Le carni italiane all’estero hanno il più alto valore aggiunto: nel 2016 valore complessivo dell’export di 2,8 miliardi di euro

«Rispetto ai competitor spagnoli, tedeschi o Usa, i prodotti italiani sono a più alto valore aggiunto: costano oltre 8 euro al chilo contro i 5,7 euro iberici. La sfida è conquistare più tavole nel Regno Unito, il mercato più dinamico». È quanto afferma un articolo pubblicato da Repubblica e che fornisce una serie di interessanti dati sull’industria delle carni italiane.

Nel 2016 ogni 100 euro di vendite dell’industria delle carni, 12 sono state realizzate in paesi esteri per un valore complessivo dell’export di 2,8 miliardi di euro (9% del totale alimentare). La progressiva crescita delle vendite estere, che ha fatto segnare un +75% nel corso degli ultimi 10 anni, ha consentito al settore di controbilanciare la contemporanea contrazione dei consumi interni. I consumatori inglesi – sempre secondo la stessa fonte – figurano anche fra i principi destinatari del prodotto italiano (11% del valore dell’export della penisola), ma sono preceduti da quelli tedeschi (21%) e francesi (17%).

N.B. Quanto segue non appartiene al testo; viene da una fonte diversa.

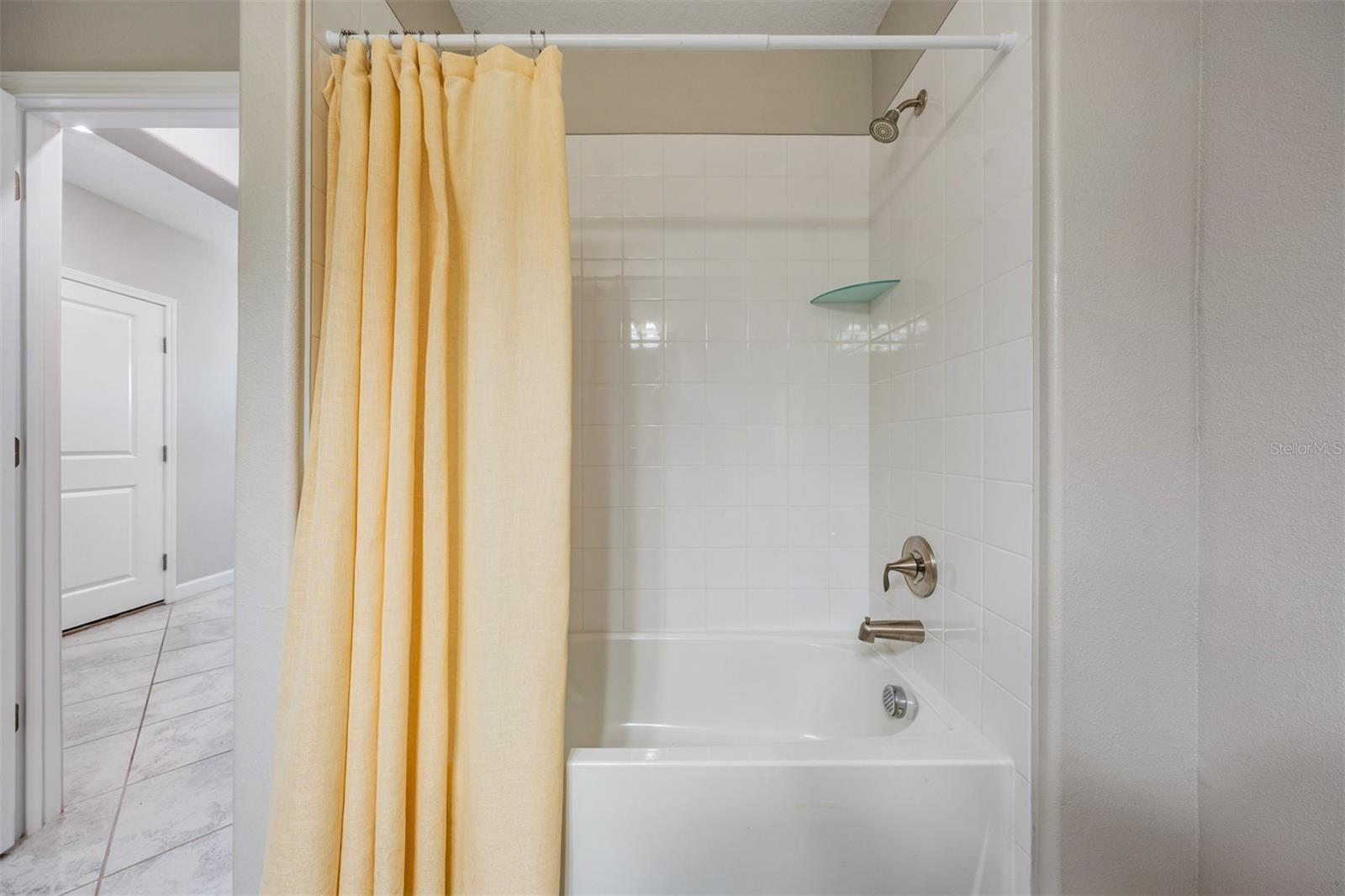 MIRADA ACTIVE ADULT - Residential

Un secondo articolo pubblicato invece sul Sole24Ore spiega che «la componente più dinamica dell’export di carne è quella dei salumi, che con 1,6 miliardi di valore nel 2016 (56% del totale carni) ha quasi raddoppiato il valore (+91%) in dieci anni, con una performance anche nel 2016 (+4,5%). Punto di forza del prodotto made in Italy è la qualità, come dimostra il differenziale di prezzo: con 8,1 €/kg l’Italia stacca nettamente i grandi esportatori spagnoli (5,70 €/kg), tedeschi (4,2 €/kg), statunitensi (3,5 €/kg) e polacchi (3 €/kg), sebbene li segua a distanza sul fronte delle quantità».

Un’indagine svolta da Agrifood Monitor su un campione di 800 responsabili di acquisto del Regno Unito ha accertato che circa l’87% di loro li ha acquistati almeno in una occasione negli ultimi 12 mesi ed in particolare il 57% più volte nel corso di una settimana.